Medicare Advantage contains five different types of health plans


Medicare Advantage

Medicare managed care plans have been available since the 1970s, were paid on a capitated basis using the Adjusted Average Per Capita Cost [AAPCC] model. Managed care options were expanded in 1997 with the Balanced Budget Act, and the CMS developed a payment system that better reflects beneficiary health status with Hierarchical Condition Categories [HCCs] that has been phased in during the 2000s. The Medicare Modernization Act further expanded the available options and modified the way Medicare Advantage plans are paid.

Under Medicare Advantage, enrollees can choose from among five different types of health plan arrangements [Centers for Medicare and Medicaid Services 2006b]:

1. A health maintenance organization [HMO] that typically has a closed panel of providers but may have a point-of-service option.

2. A preferred provider organization [PPO] that typically allows enrollees to use nonplan providers for an extra copay.

3. A Private Fee-for-Service [PFFS] plan in which enrollees can typically go to any physician or hospital that agrees to accept the plan's payment terms.

4. A Medicare medical savings account [MSA], similar to a health savings account [HSA], in which the beneficiary has a high deductible and an HMO, PPO, or PFFS, together with an account into which Medicare deposits money.

5. A Special Needs Plan [SNP] designed for those who may live in a nursing home, are dually eligible for Medicaid, or who have specific chronic or disabling conditions.

The plans typically provide Part D drug coverage along with the other services they cover, although they are not required to do so.

Since the Medicare Modernization Act, Medicare Advantage plans now enter into a bidding process with Medicare. The CMS establishes a benchmark payment level per beneficiary in each county or region to provide the full range of Medicare Part A and Part B services. If the Medicare Advantage plan submits a bid below the benchmark, the CMS will keep 25% of the difference and rebate the other 75% back to the plan.

The plan must return this rebate to its Medicare subscribers in the form of additional services, lower copays, and/or lower Medicare Part B or Part D premiums. If the plan's bid is above the benchmark, it can charge the Medicare subscriber for the difference. In addition, once the plan enrolls subscribers, Medicare will adjust the actual payment for each based on the HCC methodology.

The Medicare Payment Advisory Commission reported that approximately 95% of Medicare Advantage plans provided bids that were below the benchmark. The average monthly rebates in 2006 averaged $80 for HMOs, $30 to $50 for PPOs [depending on whether they were regional or local], and $40 for PFFS plans. In 2006, Medicare Advantage plans used the largest proportion of their rebates to reduce Part A and Part B cost sharing, followed by the provision of additional benefits.

The Kaiser Family Foundation reported that the vast majority [95%] of Medicare Advantage enrollees in 2005 were enrolled in an HMO. PFFS plans had 1% of enrollment, and PPOs had the remainder. Medicare MSAs were not available until 2007.

Enrollment in Medicare managed care plans has varied widely over time and across the country. Enrollment peaked in 1998 with approximately 17% of beneficiaries enrolled; it declined to 11% in 2004 and had reached 13% by 2005 [Kaiser Family Foundation 2005].

The Kaiser Family Foundation further reported that enrollment projections varied widely, with the Department of Health and Human Services estimating that 30% of beneficiaries would be in a Medicare Advantage plan by 2013, while the Congressional Budget Office estimated that only 16% would do so.

Medicare Advantage is also a regionalized phenomenon. As of 2005, fewer than 1% of Medicare beneficiaries were enrolled in an HMO or PPO in 17 states, but at least 20% were enrolled in six states: Arizona, California, Colorado, Oregon, Pennsylvania, and Rhode Island. One-fourth of Medicare Advantage enrollees lived in California [Kaiser Family Foundation 2005].

Price Sensitivity of Medicare Advantage

Enrollment in Medicare Advantage obviously depends in part on an additional premium that may be assessed.

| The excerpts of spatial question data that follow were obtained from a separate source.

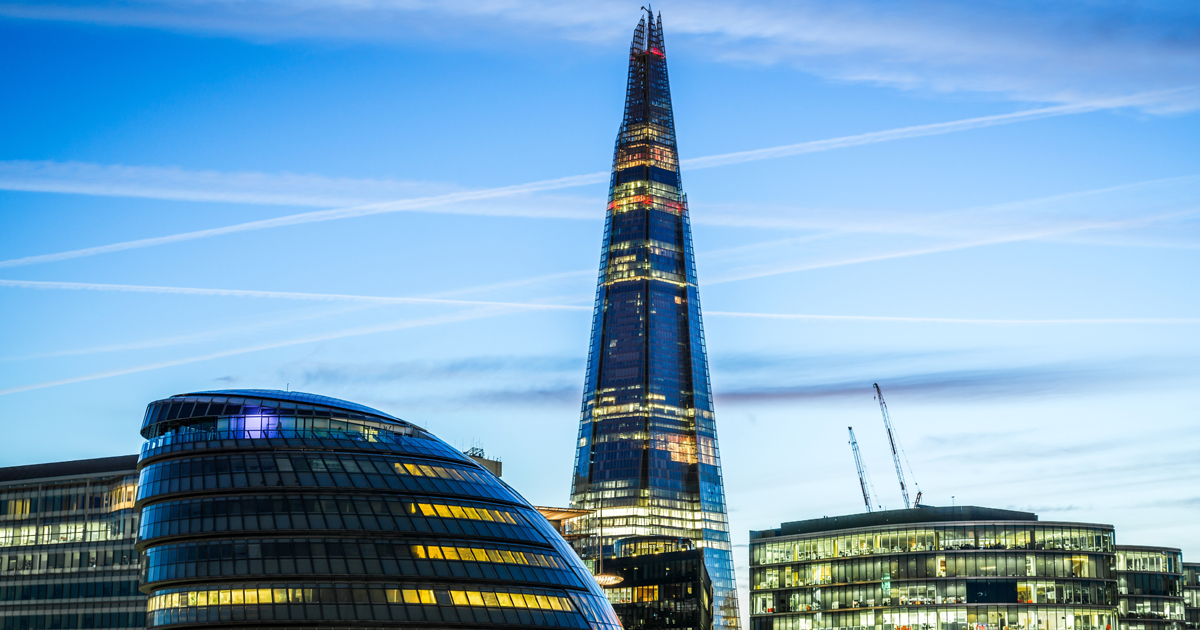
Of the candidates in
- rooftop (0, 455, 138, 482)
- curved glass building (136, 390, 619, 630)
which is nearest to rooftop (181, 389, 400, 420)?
curved glass building (136, 390, 619, 630)

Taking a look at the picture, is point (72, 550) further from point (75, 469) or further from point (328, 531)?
point (328, 531)

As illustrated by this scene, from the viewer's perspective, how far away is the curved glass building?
10694 centimetres

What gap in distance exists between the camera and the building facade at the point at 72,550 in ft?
541

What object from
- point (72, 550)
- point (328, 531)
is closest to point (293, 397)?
point (328, 531)

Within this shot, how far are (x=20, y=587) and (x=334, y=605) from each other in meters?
83.5

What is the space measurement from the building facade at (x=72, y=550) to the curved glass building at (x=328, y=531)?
4720cm

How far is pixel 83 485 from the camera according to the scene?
16838 centimetres

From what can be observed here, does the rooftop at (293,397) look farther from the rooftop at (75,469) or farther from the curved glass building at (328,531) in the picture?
the rooftop at (75,469)

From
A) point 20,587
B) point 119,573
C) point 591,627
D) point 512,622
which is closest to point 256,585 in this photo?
point 512,622

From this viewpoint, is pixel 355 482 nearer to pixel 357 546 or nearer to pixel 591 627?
pixel 357 546

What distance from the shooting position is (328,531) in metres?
110

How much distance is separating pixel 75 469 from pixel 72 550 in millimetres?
12160

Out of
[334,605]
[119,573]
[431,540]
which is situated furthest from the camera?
[119,573]

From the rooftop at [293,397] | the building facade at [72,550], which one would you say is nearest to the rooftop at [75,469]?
the building facade at [72,550]
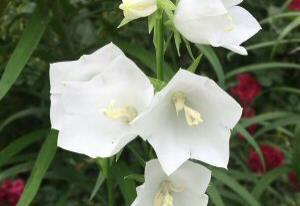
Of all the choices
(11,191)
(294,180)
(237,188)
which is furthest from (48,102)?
(294,180)

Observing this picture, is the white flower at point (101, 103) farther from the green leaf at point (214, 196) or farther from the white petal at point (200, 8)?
the green leaf at point (214, 196)

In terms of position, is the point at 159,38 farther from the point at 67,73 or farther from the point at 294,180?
the point at 294,180

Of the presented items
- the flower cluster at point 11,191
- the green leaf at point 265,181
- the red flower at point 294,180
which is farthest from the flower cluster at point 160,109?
the red flower at point 294,180

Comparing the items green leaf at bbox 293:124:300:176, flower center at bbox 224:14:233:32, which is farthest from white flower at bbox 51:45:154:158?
green leaf at bbox 293:124:300:176

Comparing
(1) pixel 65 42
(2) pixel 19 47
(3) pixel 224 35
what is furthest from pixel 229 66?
(3) pixel 224 35

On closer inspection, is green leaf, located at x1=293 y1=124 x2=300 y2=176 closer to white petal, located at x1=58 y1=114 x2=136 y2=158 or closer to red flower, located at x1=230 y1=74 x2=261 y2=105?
red flower, located at x1=230 y1=74 x2=261 y2=105

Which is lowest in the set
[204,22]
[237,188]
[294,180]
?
[294,180]

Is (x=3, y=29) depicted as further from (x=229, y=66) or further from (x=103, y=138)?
(x=103, y=138)
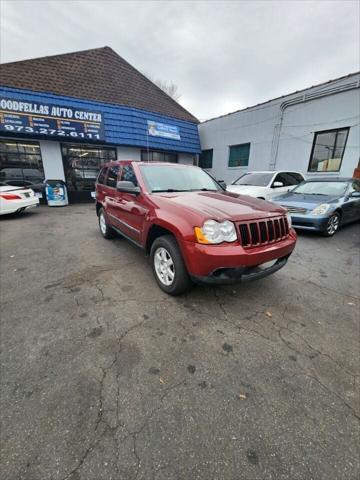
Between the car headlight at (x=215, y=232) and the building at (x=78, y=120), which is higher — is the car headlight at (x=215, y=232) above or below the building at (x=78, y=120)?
below

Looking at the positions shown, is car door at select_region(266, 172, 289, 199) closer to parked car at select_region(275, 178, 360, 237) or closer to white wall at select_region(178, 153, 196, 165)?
parked car at select_region(275, 178, 360, 237)

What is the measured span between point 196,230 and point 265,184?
6060 millimetres

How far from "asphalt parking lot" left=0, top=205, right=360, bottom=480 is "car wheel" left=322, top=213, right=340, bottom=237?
8.48 feet

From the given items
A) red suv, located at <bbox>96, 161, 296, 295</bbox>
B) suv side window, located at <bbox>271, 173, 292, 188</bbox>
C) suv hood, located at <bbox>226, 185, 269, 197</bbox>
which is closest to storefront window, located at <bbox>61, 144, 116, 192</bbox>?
suv hood, located at <bbox>226, 185, 269, 197</bbox>

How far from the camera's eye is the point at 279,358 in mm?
2029

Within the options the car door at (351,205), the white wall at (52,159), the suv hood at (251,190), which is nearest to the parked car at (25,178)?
the white wall at (52,159)

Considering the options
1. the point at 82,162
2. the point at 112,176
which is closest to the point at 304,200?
the point at 112,176

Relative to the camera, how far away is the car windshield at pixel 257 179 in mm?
7560

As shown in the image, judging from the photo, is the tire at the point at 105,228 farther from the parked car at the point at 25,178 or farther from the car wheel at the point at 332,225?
the parked car at the point at 25,178

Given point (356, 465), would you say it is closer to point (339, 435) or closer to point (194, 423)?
point (339, 435)

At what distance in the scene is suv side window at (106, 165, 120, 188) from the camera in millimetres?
4340

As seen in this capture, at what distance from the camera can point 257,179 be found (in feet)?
25.7

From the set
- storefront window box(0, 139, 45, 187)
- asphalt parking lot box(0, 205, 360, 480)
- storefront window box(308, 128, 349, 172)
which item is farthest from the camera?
storefront window box(0, 139, 45, 187)

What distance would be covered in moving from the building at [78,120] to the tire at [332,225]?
8.87m
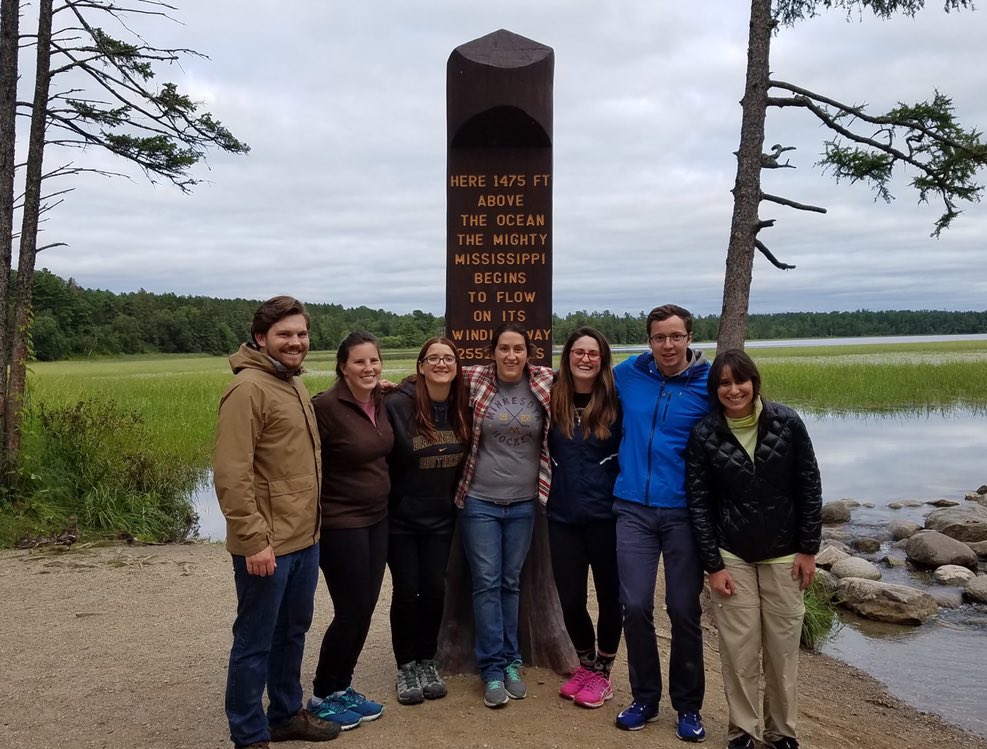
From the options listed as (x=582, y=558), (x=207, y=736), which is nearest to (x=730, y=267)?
(x=582, y=558)

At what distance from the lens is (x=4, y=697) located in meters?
4.46

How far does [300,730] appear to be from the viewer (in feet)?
12.0

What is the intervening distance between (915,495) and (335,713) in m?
13.4

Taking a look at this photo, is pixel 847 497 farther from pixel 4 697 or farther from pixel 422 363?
pixel 4 697

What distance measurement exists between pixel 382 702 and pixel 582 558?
1.31 m

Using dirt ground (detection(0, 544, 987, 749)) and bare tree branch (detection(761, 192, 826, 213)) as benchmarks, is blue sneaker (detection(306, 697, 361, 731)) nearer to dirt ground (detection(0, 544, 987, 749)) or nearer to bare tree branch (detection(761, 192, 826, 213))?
dirt ground (detection(0, 544, 987, 749))

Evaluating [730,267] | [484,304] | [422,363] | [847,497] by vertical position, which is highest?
[730,267]

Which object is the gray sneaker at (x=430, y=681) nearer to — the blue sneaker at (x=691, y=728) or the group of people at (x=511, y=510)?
the group of people at (x=511, y=510)

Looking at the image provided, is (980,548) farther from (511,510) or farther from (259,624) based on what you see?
(259,624)

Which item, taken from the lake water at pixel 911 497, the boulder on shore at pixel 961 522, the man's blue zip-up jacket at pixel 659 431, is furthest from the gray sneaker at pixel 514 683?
the boulder on shore at pixel 961 522

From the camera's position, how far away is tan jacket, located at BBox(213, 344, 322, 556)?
306 centimetres

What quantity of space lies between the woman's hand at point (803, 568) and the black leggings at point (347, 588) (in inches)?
74.5

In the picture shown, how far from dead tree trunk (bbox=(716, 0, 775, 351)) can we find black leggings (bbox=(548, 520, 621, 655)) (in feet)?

There has been no published work on this topic that incorporates the changes brought about by the Medicare Modernization Act. However, Atherly and colleagues used 1998 Medicare Current Beneficiary Survey data to examine the effects of extra Medicare Advantage premiums on plan choice. They found that a typical Medicare HMO would lose about .62%age points of market share with a $10 increase in its monthly premium. [The consumer perspective elasticity of plan choice was - 0.13, and the insurer perspective elasticity was - 4.57.] The study team also found that beneficiaries were responsive to plan characteristics, particularly having coverage for prescription drugs.

Thus, where the CMS sets the benchmark payment level and the ability of plans to provide prescription drug coverage appear to be key to how dramatically Medicare Advantage plan enrollment grows.